> [What to produce]: Could you return the entire text below on methods for data integration, word for word?

Methods for data integration

The text on this page is taken from an equivalent page of the IEHIAS-project.

The purpose of link data from multiple monitoring sources is to see if there is any added value can be identified. In INTARESE, the aim of link environment and health data is to better understand the cause and severity of how different environmental hazards and exposures impact human health.

There is no best method to do this yet. All methods that can be used to link data from multiple sources are research goal oriented.

Even in a world of rapid information access, synthesizing vital scientific knowledge and evidence about EH problems, and solutions, into understandable concepts remains a formidable challenge. However, a range of scientific tools exist to facilitate such synthesis including:

Quantifying the environmental health impacts
Environmental health mapping
Environmental health indicators

Scope

Purpose

The purpose of link data from multiple monitoring sources is to see if there is any added value can be identified. In INTARESE, the aim of link environment and health data is to better understand the cause and severity of how different environmental hazards and exposures impact human health.

There is no best method to do this yet. All methods that can be used to link data from multiple sources are research goal oriented.

> [Data provided]:
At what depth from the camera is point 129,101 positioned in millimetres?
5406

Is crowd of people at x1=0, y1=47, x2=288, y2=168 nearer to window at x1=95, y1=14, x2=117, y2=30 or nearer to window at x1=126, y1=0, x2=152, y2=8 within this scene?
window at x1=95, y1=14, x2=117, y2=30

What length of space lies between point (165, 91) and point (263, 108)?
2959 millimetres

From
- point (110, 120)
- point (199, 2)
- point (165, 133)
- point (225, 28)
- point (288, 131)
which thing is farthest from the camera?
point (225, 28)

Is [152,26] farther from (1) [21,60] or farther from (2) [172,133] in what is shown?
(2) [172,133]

==

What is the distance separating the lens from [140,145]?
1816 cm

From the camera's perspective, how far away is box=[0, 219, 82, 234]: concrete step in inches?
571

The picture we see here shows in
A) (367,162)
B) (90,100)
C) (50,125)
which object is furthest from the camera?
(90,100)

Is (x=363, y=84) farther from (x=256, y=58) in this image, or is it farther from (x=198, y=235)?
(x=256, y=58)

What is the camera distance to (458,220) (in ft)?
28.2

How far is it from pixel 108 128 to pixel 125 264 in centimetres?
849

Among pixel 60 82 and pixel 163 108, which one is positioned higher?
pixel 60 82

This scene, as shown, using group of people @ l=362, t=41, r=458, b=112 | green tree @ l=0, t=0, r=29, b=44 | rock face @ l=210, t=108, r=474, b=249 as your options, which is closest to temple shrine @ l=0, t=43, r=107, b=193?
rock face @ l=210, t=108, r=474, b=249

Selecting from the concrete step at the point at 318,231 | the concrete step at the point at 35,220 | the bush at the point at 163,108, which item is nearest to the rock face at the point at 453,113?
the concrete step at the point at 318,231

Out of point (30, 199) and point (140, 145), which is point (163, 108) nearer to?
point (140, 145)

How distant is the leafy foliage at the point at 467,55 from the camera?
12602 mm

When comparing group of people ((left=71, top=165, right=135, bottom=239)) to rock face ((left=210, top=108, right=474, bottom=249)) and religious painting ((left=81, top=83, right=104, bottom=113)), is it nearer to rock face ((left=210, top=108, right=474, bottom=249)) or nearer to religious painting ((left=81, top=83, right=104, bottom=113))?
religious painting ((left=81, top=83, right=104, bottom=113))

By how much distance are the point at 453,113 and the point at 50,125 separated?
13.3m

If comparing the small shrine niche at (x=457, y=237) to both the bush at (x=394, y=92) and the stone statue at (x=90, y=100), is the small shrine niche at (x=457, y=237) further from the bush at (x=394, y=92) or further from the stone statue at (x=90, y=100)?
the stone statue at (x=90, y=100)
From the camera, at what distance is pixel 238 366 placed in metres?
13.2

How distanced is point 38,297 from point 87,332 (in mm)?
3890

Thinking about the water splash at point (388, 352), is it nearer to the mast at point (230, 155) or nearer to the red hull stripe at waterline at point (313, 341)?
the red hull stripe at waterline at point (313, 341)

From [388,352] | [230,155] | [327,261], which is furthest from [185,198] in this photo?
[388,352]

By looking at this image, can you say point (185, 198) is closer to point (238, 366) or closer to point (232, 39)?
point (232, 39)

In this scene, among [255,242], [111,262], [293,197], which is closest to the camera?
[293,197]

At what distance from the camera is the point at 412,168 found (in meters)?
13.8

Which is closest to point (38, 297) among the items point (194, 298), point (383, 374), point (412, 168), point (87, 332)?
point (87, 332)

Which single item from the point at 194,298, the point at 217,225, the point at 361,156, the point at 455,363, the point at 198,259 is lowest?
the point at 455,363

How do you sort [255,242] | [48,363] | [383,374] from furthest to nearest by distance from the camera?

==

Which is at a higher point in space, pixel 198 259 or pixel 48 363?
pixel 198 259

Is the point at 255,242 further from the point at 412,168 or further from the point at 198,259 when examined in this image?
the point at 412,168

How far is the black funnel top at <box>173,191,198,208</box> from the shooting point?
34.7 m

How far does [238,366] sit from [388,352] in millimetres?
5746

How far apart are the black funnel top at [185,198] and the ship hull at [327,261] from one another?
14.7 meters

> [Exercise response]:
Methods for data integration

The text on this page is taken from an equivalent page of the IEHIAS-project.

The purpose of link data from multiple monitoring sources is to see if there is any added value can be identified. In INTARESE, the aim of link environment and health data is to better understand the cause and severity of how different environmental hazards and exposures impact human health.

There is no best method to do this yet. All methods that can be used to link data from multiple sources are research goal oriented.

Even in a world of rapid information access, synthesizing vital scientific knowledge and evidence about EH problems, and solutions, into understandable concepts remains a formidable challenge. However, a range of scientific tools exist to facilitate such synthesis including:

Quantifying the environmental health impacts
Environmental health mapping
Environmental health indicators

Scope

Purpose

The purpose of link data from multiple monitoring sources is to see if there is any added value can be identified. In INTARESE, the aim of link environment and health data is to better understand the cause and severity of how different environmental hazards and exposures impact human health.

There is no best method to do this yet. All methods that can be used to link data from multiple sources are research goal oriented.